--- TEXT BLOCK ---
Segment Open

Euplagia quadripunctaria, the Jersey tiger, or Spanish flag, is a diurnal moth of the family Erebidae. The species was first described by Nikolaus Poda von Neuhaus in 1761. The adult wingspan is 52–65 mm, and they fly from July to September, depending on the location. They tend to fly close to hemp-agrimony, Eupatorium cannabinum. In most of their range, the aposematic adults have red underwings. In the northwest part of their range, the adults are polymorphic for underwing colour, being variously red, orange, or yellow.

The larvae (caterpillars) are polyphagous, feeding from September to May on nettles (Urtica), raspberries (Rubus), dandelion (Taraxacum), white deadnettle (Lamium), ground-ivy (Glechoma), groundsel (Senecio), plantain (Plantago), borage (Borago), lettuce (Lactuca), and hemp-agrimony (Eupratoria). The insect overwinters as a small larva.

Large groups of adults of subspecies E. q. rhodosensis can be found on occasion aestivating (sheltering from the summer heat) in Petaloudes, on Rhodes, in a place that has become known as the Valley of the Butterflies.

==Distribution==

Euplagia quadripunctaria is widely distributed in Europe from Estonia and Latvia in the north, to France and southern Great Britain in the west, and the Mediterranean coast and islands in the south. It is also found in western Russia, the southern Urals, Asia Minor, Rhodes and nearby islands, the Near East, Caucasus, southern Turkmenistan, and Iran. Individuals are known to migrate northwards from their regular breeding grounds during the summer.

Segment Closed

--- GIVEN DATA ---
Segment Open

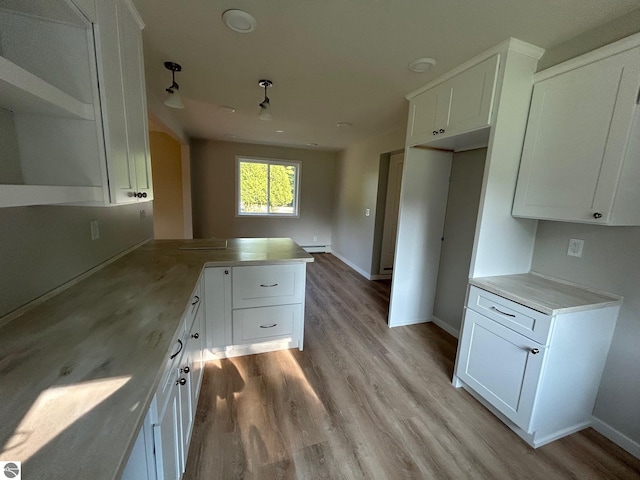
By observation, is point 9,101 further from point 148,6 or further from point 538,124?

Segment Closed

--- EXERCISE REQUIREMENTS ---
1: For each statement, say whether it agrees with the text about the Jersey tiger moth, and quote the words from that text that decide it: (a) the adults fly from July to September; (b) the insect overwinters as an adult; (c) the species was first described in 1861.
2: According to the text about the Jersey tiger moth, what has the place in Petaloudes where adults of E. q. rhodosensis gather become known as?

--- ANSWERS TO THE TASKS ---
1:
(a) Yes: "they fly from July to September, depending on the location"
(b) No: "The insect overwinters as a small larva."
(c) No: "The species was first described by Nikolaus Poda von Neuhaus in 1761."

2: The Valley of the Butterflies.